[Exercise aim]:
List each line in the listing below that contains the string "items", reproducing every matching line in full.

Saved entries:
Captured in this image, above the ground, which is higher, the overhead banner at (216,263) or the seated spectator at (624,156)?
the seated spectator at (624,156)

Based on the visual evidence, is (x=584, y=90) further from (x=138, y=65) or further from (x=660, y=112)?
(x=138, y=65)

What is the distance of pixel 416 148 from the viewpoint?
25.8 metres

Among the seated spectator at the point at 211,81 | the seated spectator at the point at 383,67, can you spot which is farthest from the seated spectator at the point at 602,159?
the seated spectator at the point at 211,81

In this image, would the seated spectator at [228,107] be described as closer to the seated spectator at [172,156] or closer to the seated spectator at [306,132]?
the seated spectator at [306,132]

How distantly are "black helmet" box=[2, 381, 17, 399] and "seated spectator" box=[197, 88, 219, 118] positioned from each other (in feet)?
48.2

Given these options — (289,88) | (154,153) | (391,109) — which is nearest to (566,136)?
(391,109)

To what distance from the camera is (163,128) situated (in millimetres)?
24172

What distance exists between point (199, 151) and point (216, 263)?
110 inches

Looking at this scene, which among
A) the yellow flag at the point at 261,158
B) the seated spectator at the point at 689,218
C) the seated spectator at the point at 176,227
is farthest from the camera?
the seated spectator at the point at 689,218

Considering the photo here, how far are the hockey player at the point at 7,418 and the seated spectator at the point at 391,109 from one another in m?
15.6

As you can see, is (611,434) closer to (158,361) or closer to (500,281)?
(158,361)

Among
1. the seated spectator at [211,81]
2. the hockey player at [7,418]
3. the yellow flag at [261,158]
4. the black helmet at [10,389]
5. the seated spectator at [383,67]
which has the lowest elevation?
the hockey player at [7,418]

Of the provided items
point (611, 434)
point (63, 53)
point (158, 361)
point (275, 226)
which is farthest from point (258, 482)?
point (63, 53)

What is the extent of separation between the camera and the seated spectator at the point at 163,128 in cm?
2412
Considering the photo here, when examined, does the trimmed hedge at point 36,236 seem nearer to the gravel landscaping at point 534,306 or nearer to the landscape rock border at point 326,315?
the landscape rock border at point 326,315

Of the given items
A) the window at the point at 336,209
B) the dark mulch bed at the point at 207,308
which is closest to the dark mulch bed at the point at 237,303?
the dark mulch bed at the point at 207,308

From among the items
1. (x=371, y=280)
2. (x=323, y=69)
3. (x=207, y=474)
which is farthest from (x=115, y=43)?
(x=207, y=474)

[Reply to the exercise]:
Of the provided items
Of the given items
From among the items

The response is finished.